Selection:
— BEGIN —

Inference Under Scarcity
A colleague came to me with a problem that made me wince.
They had piloted an intervention in a conflict-affected region—one of those settings where everything is harder. Getting there is hard. Recruiting is hard. Retaining participants is hard. The intervention itself had multiple components: different dosages, different delivery methods, different combinations. Good experimental thinking. They wanted to learn which version worked best before scaling up.
But by the time they’d crossed all the factors, they had 19 treatment arms with barely 5-10 participants in each.
“How do we analyze this?” they asked.
I paused. The honest answer is: carefully, and with modest expectations. The textbook answer—“collect more data”—wasn’t available. Budget spent, pilot complete, analysis required. This is the hand they were dealt.
This happens more than we admit
The situation is common, especially where I work. In fragile and conflict-affected settings, primary data collection is expensive, dangerous, or both. Ethics boards ask hard questions about exposing enumerators to risk. Security situations change. Funding cycles end. You can’t always get the sample sizes you want.
But the pressure to publish doesn’t disappear. Neither does the genuine need to learn something before scaling up. So researchers find themselves staring at datasets that statistics textbooks would call “underpowered” and wondering what, if anything, they can responsibly conclude.
I’ve been that researcher. More than once. And I’ve watched colleagues make two kinds of mistakes: either they throw up their hands and say “we can’t learn anything” (false), or they torture the data until it confesses something publishable (dangerous). There’s a middle path, but it requires changing how we think about what we’re doing.
The setup: A simulation that mirrors reality
Let me make this concrete with a simulation. I created a dataset that looks like what my colleague brought me: 19 treatment arms with unequal samples, where most treatments genuinely do nothing, but three of them—arms 17, 18, and 19—have real effects of 0.8, 1.0, and 1.2 standard deviations.

— END —

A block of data

— BEGIN —

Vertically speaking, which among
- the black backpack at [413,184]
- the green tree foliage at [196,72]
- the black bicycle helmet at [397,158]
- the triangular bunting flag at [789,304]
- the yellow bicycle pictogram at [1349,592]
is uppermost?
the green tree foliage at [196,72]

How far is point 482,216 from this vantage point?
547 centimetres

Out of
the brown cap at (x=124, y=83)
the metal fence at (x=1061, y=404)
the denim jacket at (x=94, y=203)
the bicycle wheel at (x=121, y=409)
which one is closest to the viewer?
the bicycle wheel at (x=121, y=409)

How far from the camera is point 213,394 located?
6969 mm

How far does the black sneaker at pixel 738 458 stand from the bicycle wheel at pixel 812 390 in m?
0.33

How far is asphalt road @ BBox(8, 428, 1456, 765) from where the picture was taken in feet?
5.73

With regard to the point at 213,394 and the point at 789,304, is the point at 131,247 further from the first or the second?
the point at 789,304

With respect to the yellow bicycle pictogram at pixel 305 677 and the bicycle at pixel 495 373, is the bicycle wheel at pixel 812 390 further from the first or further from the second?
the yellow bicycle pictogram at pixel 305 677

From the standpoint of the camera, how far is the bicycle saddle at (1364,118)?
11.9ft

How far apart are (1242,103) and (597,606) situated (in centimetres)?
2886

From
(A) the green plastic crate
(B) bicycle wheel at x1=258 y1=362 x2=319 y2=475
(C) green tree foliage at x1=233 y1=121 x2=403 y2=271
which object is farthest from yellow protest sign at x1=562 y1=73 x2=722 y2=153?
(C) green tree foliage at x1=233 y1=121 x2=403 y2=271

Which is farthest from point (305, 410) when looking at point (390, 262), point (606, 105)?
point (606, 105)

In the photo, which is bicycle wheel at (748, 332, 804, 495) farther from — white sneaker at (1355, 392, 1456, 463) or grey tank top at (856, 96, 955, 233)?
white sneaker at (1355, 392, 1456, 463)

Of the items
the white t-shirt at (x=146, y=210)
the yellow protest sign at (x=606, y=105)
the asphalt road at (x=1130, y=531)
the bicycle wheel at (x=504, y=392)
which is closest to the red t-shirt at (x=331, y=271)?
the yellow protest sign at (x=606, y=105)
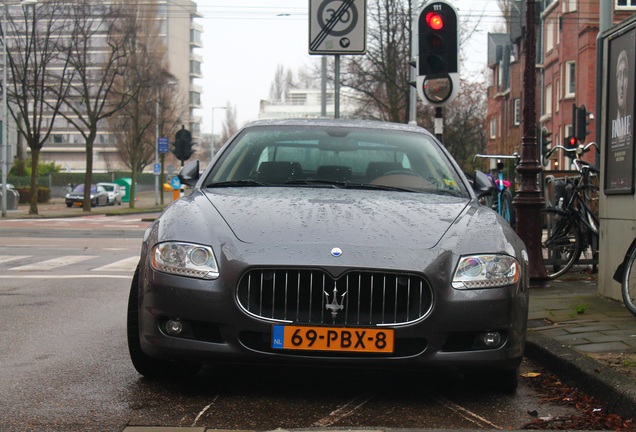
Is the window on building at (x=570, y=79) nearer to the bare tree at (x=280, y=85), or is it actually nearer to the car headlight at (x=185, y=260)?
the car headlight at (x=185, y=260)

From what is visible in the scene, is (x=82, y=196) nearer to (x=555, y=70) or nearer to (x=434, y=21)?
(x=555, y=70)

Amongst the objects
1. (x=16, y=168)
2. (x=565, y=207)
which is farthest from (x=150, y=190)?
(x=565, y=207)

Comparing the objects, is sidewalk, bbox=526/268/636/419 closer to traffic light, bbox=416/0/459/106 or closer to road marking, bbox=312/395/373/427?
road marking, bbox=312/395/373/427

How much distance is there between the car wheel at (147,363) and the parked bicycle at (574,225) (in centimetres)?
584

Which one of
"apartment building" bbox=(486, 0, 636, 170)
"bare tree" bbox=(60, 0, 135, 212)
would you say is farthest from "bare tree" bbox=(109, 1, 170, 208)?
"apartment building" bbox=(486, 0, 636, 170)

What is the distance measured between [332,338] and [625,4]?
134 ft

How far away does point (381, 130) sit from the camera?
6543 mm

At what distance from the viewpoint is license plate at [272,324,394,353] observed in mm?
4512

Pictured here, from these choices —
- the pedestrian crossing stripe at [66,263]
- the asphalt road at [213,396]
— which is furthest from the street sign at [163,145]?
the asphalt road at [213,396]

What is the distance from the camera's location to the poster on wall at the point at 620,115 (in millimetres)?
7832

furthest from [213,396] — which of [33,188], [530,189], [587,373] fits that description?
[33,188]

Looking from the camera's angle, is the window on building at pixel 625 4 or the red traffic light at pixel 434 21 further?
the window on building at pixel 625 4

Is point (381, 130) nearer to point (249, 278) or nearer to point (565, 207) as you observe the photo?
point (249, 278)

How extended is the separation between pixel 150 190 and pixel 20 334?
8578cm
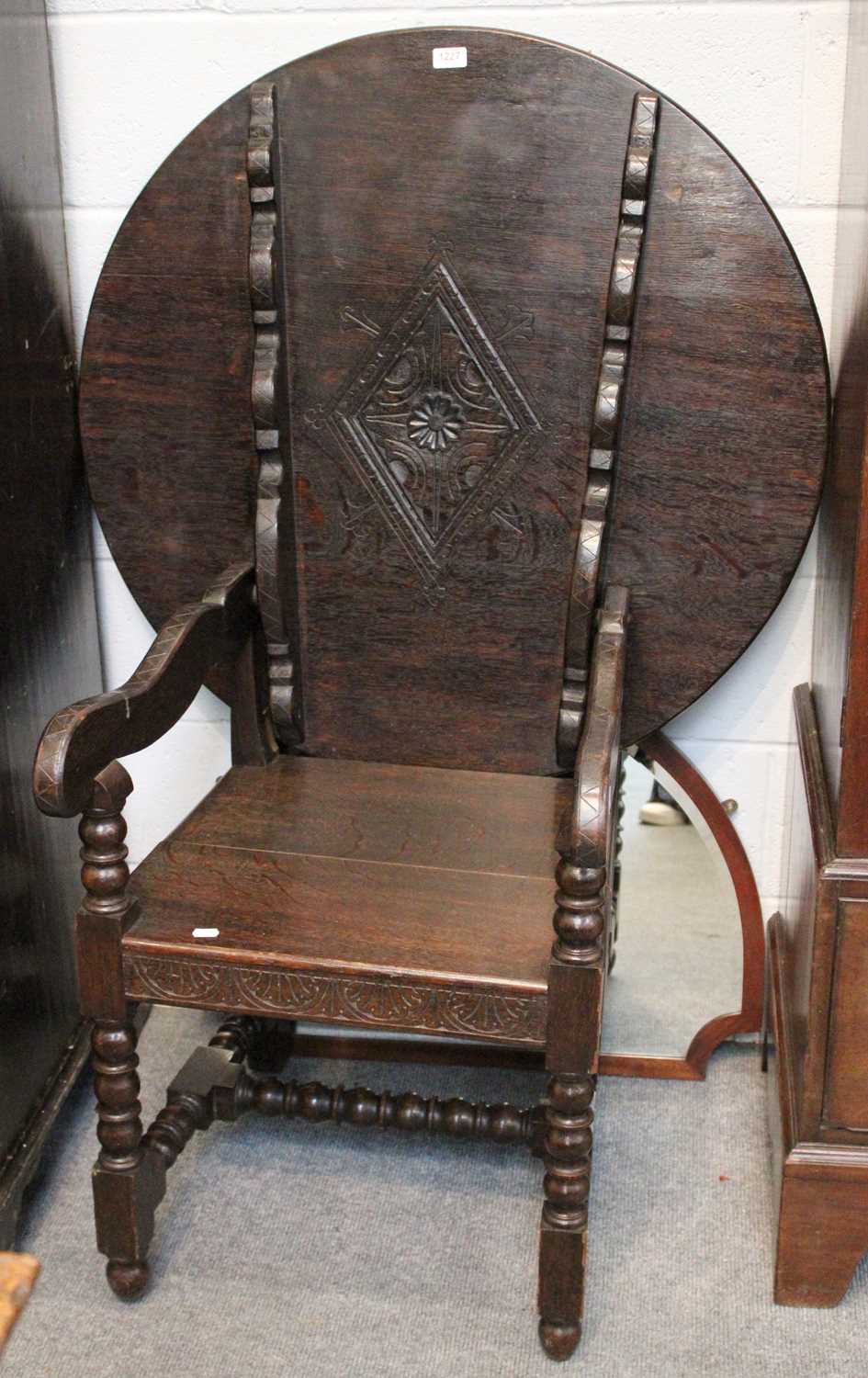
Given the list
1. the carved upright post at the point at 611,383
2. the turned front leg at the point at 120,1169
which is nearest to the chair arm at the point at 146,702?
the turned front leg at the point at 120,1169

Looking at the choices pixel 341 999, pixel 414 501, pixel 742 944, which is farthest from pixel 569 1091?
pixel 414 501

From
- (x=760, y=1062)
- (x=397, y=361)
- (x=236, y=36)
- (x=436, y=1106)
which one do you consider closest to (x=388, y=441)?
(x=397, y=361)

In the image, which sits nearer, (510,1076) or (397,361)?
(397,361)

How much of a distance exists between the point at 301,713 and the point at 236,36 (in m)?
0.98

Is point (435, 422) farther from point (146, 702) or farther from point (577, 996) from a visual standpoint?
point (577, 996)

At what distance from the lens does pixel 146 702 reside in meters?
1.71

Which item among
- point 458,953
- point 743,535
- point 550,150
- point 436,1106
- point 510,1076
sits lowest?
point 510,1076

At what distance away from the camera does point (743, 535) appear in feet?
6.38

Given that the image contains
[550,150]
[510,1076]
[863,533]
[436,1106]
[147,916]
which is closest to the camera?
[863,533]

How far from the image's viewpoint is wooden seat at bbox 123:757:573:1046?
161 centimetres

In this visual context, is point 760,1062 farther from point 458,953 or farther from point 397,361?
point 397,361

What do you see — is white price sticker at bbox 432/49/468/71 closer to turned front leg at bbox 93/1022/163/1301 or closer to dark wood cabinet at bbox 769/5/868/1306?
dark wood cabinet at bbox 769/5/868/1306

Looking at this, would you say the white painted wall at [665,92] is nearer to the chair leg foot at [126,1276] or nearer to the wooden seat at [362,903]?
the wooden seat at [362,903]

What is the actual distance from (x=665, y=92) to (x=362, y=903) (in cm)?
119
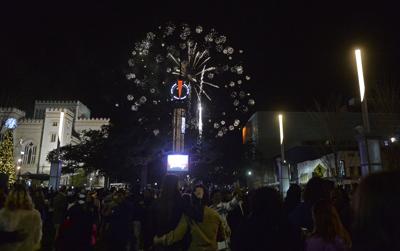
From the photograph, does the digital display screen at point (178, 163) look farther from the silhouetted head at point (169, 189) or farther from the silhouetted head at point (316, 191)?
the silhouetted head at point (169, 189)

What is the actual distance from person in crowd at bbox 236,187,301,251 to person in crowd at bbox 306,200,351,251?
13.6 inches

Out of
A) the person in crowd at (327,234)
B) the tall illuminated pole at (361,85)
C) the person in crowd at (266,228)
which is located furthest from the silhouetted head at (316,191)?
the tall illuminated pole at (361,85)

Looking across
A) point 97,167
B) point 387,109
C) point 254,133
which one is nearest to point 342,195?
point 387,109

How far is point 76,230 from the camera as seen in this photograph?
6.29m

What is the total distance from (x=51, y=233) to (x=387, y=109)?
27407 mm

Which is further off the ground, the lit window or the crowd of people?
the lit window

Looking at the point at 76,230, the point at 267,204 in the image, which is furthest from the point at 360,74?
the point at 76,230

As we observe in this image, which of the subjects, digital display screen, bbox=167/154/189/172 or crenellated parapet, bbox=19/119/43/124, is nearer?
digital display screen, bbox=167/154/189/172

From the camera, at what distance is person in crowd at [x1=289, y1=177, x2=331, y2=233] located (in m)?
4.77

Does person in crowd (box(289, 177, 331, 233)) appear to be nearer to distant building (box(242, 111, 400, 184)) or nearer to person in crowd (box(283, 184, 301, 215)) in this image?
person in crowd (box(283, 184, 301, 215))

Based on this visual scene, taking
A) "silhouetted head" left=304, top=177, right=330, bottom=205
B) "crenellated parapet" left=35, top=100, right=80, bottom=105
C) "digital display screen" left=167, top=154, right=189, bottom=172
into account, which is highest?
"crenellated parapet" left=35, top=100, right=80, bottom=105

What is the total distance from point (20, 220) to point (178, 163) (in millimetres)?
16425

— END —

Task details: Go on with the piece above on inference under scarcity, picking up right after its last sentence.

Response:
These are large effects. The kind you’d actually hope to detect. If we can’t find them, we have no hope with subtle effects.
124 people spread across 19 arms. Some arms have only 5 observations. The signal-to-noise ratio is terrible.
Perfect. This is exactly the situation we need to learn how to handle.
Watching the standard toolkit fail
I ran the usual analyses, the ones any reviewer would expect. ANOVA first—the omnibus test asking whether any arm differs from the others.
Result: p = 0.395. Nothing.
Okay, maybe the signal is hiding in pairwise comparisons. Let me compare each treatment to control, with Bonferroni correction for multiple testing.
Smallest adjusted p-value: 0.21. Complete silence.
The standard toolkit has spoken: no significant differences. Move along, nothing to see here.
But wait—I built this simulation. I know there are real effects hiding in arms 17, 18, and 19. I can see the code. The effects are 0.8, 1.0, and 1.2 standard deviations—not small. What gives?
This is small samples for you. The noise is louder than the signal. Three real effects, completely invisible to conventional methods.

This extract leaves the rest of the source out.